My wife and I undertake Christmas cards as something of a team effort, dividing them between us. She handles her family, I handle mine, we generally split friends, and I do the ones meant for work.
About 5 a.m. on a recent morning, I was doing my card list when I realized we had quite a personal history sitting in front of me, in the form of lists. We keep them by years, and the lists go back to 1977. Technically, they go back to 1973, our first Christmas as a married couple, because the 1977 list is based on the first list we did – taken from our wedding invitations.
In 1977, we were living in Houston; she was working for the Houston Chronicle and I was a speechwriter at Shell Oil. Earl Campbell of the University of Texas had just won the Heisman Trophy (it was a big deal; this was Texas); Saturday Night Fever with John Travolta in white disco polyester was just opening; Egypt and Israel were holding their first formal peace talks ever – in Cairo.
And we were spending our first Christmas in a new townhouse that we had moved into in July. I even remember the street – Arncliffe Drive in northwest Houston.
In 1977, I wrote the Christmas card list on a ruled steno pad. The names were a combination of colleagues at Shell Oil where I worked; family on both sides; and friends.

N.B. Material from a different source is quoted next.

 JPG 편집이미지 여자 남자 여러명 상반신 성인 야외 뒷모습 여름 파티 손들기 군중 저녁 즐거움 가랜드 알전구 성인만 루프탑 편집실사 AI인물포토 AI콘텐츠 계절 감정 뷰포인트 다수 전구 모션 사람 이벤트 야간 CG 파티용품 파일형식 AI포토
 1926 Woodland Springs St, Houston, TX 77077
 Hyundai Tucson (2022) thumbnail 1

A lot of our friends in Houston lived in apartments; we were all 20-somethings and few of us had the wherewithal to buy our own homes.
Seeing the family names on the list is what now gives me pause. Most of them have passed away. My parents. My wonderful aunt who lived in the Ninth Ward of New Orleans (and would survive Hurricane Katrina with my mother). An uncle in Alabama. My mother’s next-door neighbor who was her treasured friend; the lady died this year, two months after my mother. My grandmother and aunts in Shreveport. My aunt and godmother. Aunts and uncles of my wife. A lady I worked with at Shell who had once been manager of the Manhattan Chess Club.

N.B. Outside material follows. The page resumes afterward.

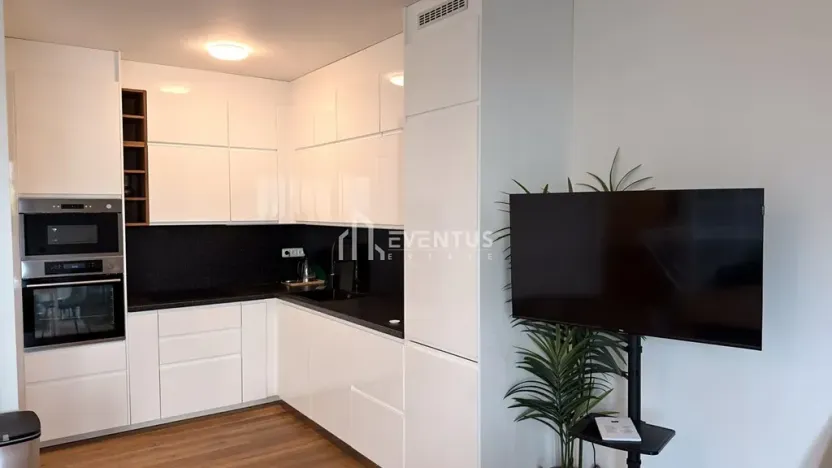 Pronájem bytu 2+kk, Praha - Libeň, Menclova, 58 m2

I’m not sure what has happened to all of the names on the list, like my favorite journalism teacher at LSU, and many of my work colleagues at Shell (some, I know, have passed away). Friends from church in Houston. Others slipped into the fog of years only to be rediscovered on Facebook, like a couple we met when we worked at the Beaumont Enterprise.
Each name is a story. I took three journalism courses (two in introductory news reporting and one in the history of journalism) and two independent study courses from that professor at LSU. He was an incredible teacher; he taught us how to work amid chaos and noise and meet deadlines by singing in the classroom or doing calisthenics while we feverishly finished assignments. He gave me a B+ on my first assignment, with a note reading “not bad for a cub.” He also weeded out the less serious students by giving automatic Fs for a misspelled word, a factual error, and errors in grammar and punctuation (we lost 70 percent of our class after the first semester).
A few years later, he left LSU, and we lost touch. He’d be in late 80s now.
I look over those names, and I can remember work events, parties, situations, issues. I look at the names of family and see the people who helped shaped me and my own family in uncountable ways.
The names remind me that the past is still with us, always with us.